This unravels in the Renaissance, with the Europeans leading the way. Gold and silver is looted in America and then traded with the Chinese. An age of violence and destruction is born, as trust is no longer required in trade and commerce.  Then, in the 17th and 18th centuries the malign instruments of modern finance, bonds and shares, are invented in order to fuel society’s appetite for war. Meanwhile, the slave trade takes off, destroying African society amongst other victims. An age often portrayed by western historians as one of progress, Mr Graeber portrays as one of a descent into destruction. This is deliberately provocative, but he has a point: this is an age of war, colonialism and slavery.

And it is here, as the industrial revolution begins, that Mr Graeber’s account runs out of steam. All the building blocks for capitalist society are in place, and its evil roots clear; he almost says “and the rest is history”. He swiftly moves on to his final chapter, where a new era begins with the collapse of the Bretton Woods system, and with the inevitable collapse of capitalism in its wake. I was expecting to read an account of the era of economic growth, but there’s practically nothing there. And the awful truth dawns. Up to this point I had been giving Mr Graeber the benefit of the doubt, for all his provocations. But the emperor has no clothes. When it comes to describing the modern world he is utterly out of his depth and as a result anything of consequence he has to say (and there are some) seems a matter of random chance. An example is his idea that the purchase of US Treasury securities, which will always be rolled over rather than repaid, is in fact paying tribute to the primary military power. the USA. He spots a problem with this account: the Chinese are amongst the largest buyers, and they are power rivals. He then has to concoct a story that this is part of a long term Chinese game. This is really very silly. The Chinese are buying US Treasury stock because they are running a big trade surplus and there is nowhere else for its surplus dollars to go; the power transfer implied is minimal; but the trade surplus is an important element of the Chinese development strategy, which involves building up production in advance of consumption, and in the great scheme of things the dollar surplus isn’t that important to them; it’s only money – if they lost the lot in a crash tomorrow, how much does it really matter? The Chinese seem to have grasped Mr Graeber’s message about money rather better than he has himself. Mr Graeber’s lack of economic literacy has him floundering to comprehend what is happening around him.

His thesis is that modern capitalism is a typical bullion economy based on power and violence, and the absence of trust, with exchange and hierarchical transactions driving all else out. Most people in developed economies are little better than slaves, tied to their employers and struggling to pay off debt. Debt is used to enslave people. But this system is fundamentally unstable and is in the process of collapsing.
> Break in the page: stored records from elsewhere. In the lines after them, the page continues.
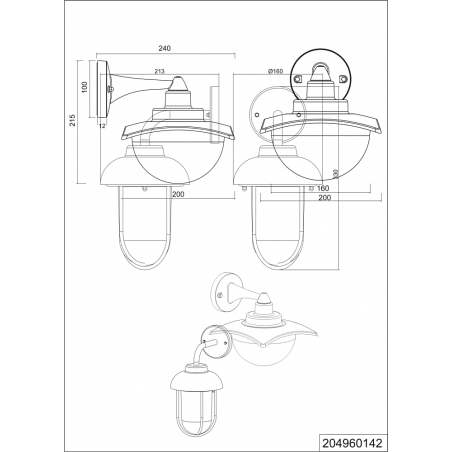 Donez antharcite&white outdoor wall lamp Trio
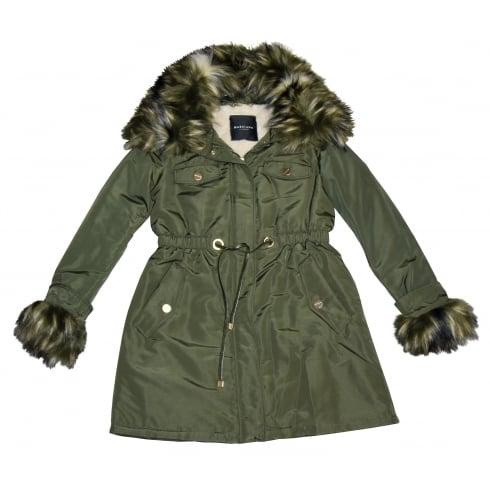 Marciano Jacket - 3508483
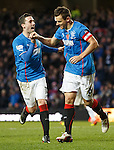 Lee McCulloch celebrates his penalty with Nicky Clark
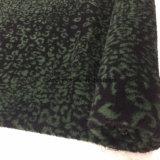 Impresión lista/común del leopardo de la tela de las lanas del telar jacquar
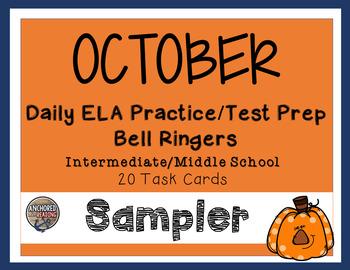 FREEBIE - October Bell Ringer ELA Task Cards for Upper Ele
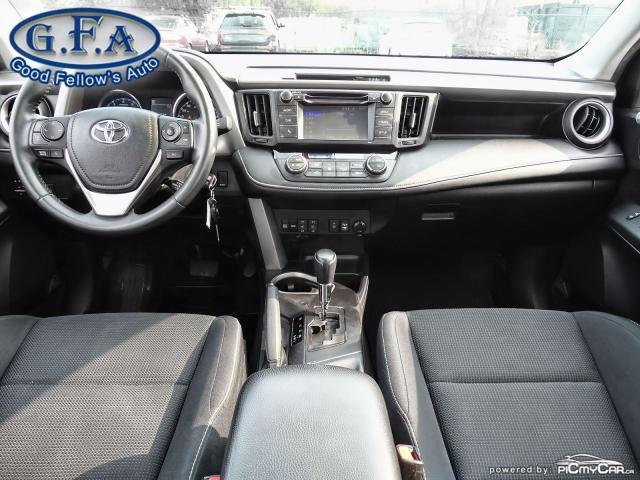 2017 Toyota RAV4 XLE MODEL, SUNROOF, REARVIEW CAMERA, HEATED SEATS Photo12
But after the emperor-has-no-clothes moment there is no aspect of Mr Graeber’s thesis that doesn’t look questionable. Is is really true to say that capitalist transactions are based on the ultimate sanction of force, and not on trust? Is it not trust that distinguishes advanced capitalism in say, Denmark, from the less developed versions in Russia and China?

And he misses the whole issue of growth. This process, driven mainly by increased productivity, has improved the lives of countless millions – and is genuinely popular with most people in both the developed and developing world. It is by no means evident that today’s workers can be compared to Roman and African slaves. And debt has played a critcal role in lubricating this growth process, by allowing investment: payment now for a later gain. The whole culture of investment is omitted from Mr Graeber’s analysis: debt for him has but one purpose: to enslave the debtor by forcing him to make a promise he cannot keep.
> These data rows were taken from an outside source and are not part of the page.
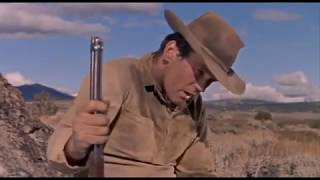 Download From Hell to Texas (DENNIS HOPPER, Full Length Western Movie, Feature Film) *full movies for free* Video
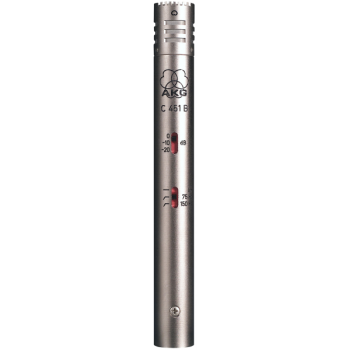 AKG C 451 B Micrófono condensador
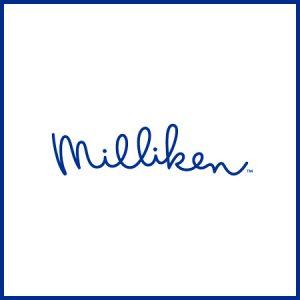 Milliken - Jornal de Plásticos Online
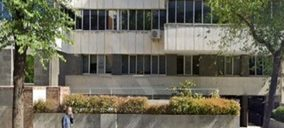 Affidea compra un centro de medicina nuclear en Madrid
Mr Graeber’s failure is underlined by the absence of any practical ideas about how the world should change to make it better. His only idea is a Jubilee: a systematic forgiveness of debt. But he hasn’t thought about the social chaos that would result as all savings were wiped out. The modern way of doing a Jubilee is called hyperinflation. It is hardly evident that the phenomenon that created Nazism is necessarily helpful to the development of society and the empowerment of the poor.

Is there anything to be retrieved from Mr Graeber’s spectacular collapse when confronted with the modern economy? He happens to be right about an awful lot of things. Money is best regarded as an abstract concept, a social invention without underlying reality. Debt also is a social convention that can outlive its usefulness, and should not be treated as sacred promise. The exchange method should not be idealised as model for all life, as Chicago School economists do. And economic growth in the developed world does seem to have hit natural limits, whose consequences we still don’t understand. Capitalism may indeed collapse if it continues in its current form.

But the answer is not to condemn capitalism as the work of Satan, and hope for something better to turn up. Mr Graeber’s work is pure antithesis. Progress is made by synthesis: by taking capitalism and making it better. And you can’t do that by rejecting the discipline of economics, for all its manifest faults.

Why I won’t invest in gold

Want to see the world’s financial system at its most dysfunctional?  Visit a gold mine.  Huge expenditure of human and physical energy; destruction of landscape; poisoning of local people with its polluting by-products; lots of horrid, dangerous jobs.  All for what?  Digging up something that the world doesn’t need, and adds no value to anything.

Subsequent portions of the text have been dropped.